You shouldn’t prioritize more than three things at a time, says Laura Mae Martin, Google’s executive productivity advisor.
“Your time is only finite,” so choosing just three items to focus on forces you to make clear to yourself what you really care about, she said on an episode of LinkedIn’s “SPARKED” podcast earlier this month.
Martin is the author of the 2024 book “Uptime: A Practical Guide to Personal Productivity and Wellbeing” and advises Google executives on how to optimize their time.
Every three months is a good time to reassess your three key priorities in life, but being selective about those areas requires a tradeoff mentality, she said. For example, if you’re preparing to move across the country with your family or if you’ve taken on a big new project at work, expect to focus on those aspects of your life while putting other parts on the back burner.
Here are three techniques she suggests to improve your workflow.
1. Highlight your calendar
First, it’s important to define your priorities and evaluate whether your actions reflect those intentions.

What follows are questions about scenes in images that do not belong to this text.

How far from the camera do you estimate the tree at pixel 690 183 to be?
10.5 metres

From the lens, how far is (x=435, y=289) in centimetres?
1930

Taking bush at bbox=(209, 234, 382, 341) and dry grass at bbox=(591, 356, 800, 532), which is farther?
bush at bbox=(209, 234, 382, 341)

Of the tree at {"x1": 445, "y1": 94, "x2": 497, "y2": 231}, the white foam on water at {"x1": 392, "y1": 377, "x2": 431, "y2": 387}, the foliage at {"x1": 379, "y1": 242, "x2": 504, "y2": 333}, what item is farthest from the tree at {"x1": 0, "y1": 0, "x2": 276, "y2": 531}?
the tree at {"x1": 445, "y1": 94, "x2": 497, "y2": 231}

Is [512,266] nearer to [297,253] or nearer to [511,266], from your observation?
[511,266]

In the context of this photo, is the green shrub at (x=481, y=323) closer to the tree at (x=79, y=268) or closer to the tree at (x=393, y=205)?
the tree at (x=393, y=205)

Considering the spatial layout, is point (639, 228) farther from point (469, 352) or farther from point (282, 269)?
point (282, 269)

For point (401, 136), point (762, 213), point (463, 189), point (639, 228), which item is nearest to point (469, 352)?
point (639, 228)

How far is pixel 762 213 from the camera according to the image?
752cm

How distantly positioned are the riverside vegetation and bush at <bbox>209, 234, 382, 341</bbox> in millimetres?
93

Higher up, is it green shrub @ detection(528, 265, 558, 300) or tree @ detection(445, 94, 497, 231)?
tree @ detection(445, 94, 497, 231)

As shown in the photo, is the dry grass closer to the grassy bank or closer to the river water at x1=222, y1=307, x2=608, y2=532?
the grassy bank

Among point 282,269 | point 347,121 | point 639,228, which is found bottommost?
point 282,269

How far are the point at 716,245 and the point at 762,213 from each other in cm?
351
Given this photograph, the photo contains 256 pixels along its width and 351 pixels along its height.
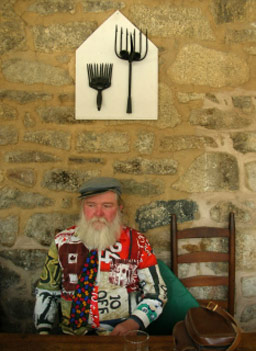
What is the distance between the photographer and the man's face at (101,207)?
5.41ft

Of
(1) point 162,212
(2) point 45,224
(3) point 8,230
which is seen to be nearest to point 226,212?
(1) point 162,212

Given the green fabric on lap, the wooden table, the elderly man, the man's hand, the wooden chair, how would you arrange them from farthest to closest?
the wooden chair → the green fabric on lap → the elderly man → the man's hand → the wooden table

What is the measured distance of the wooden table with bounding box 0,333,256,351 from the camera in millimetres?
1045

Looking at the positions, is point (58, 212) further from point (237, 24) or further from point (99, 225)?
point (237, 24)

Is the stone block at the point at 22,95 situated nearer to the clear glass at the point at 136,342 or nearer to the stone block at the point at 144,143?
the stone block at the point at 144,143

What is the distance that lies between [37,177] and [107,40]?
3.12 feet

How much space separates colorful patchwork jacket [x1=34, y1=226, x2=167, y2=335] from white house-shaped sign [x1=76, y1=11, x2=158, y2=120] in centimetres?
78

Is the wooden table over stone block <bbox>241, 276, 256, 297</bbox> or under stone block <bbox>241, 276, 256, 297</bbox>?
over

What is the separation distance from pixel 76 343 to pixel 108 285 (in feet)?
1.48

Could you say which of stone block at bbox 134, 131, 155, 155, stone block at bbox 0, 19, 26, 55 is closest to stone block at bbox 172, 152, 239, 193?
stone block at bbox 134, 131, 155, 155

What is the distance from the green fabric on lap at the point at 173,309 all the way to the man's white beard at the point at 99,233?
0.40m

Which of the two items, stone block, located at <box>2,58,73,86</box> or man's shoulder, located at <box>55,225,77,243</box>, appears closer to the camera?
man's shoulder, located at <box>55,225,77,243</box>

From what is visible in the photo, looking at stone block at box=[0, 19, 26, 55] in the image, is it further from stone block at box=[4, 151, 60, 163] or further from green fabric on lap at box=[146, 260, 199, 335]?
green fabric on lap at box=[146, 260, 199, 335]

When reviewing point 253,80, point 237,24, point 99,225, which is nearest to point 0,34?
point 99,225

One “eye-opening exercise” Martin uses to help people recognize how they spend their time is to print out their calendars from the last three weeks and take a highlighter to paper: “[I] say, ‘Hey, you said these were your three priorities. Let’s put it to the test because your calendar doesn’t lie. What have you been spending your time on?'”
The exercise, Martin said, confronts you with instances in which you might be spending too much time on less important objectives and prompts you to shape your calendar to reflect your needs. It gives you more conviction to say no to commitments that you don’t have enough time for.
2. Imagine a day free of any plans
To help people establish a routine that supports their goals, Martin walks advisees through a hypothetical scenario: “If you had a full day of absolutely no interruptions or commitments tomorrow and you had to do these three types of tasks, when would you naturally slot them?”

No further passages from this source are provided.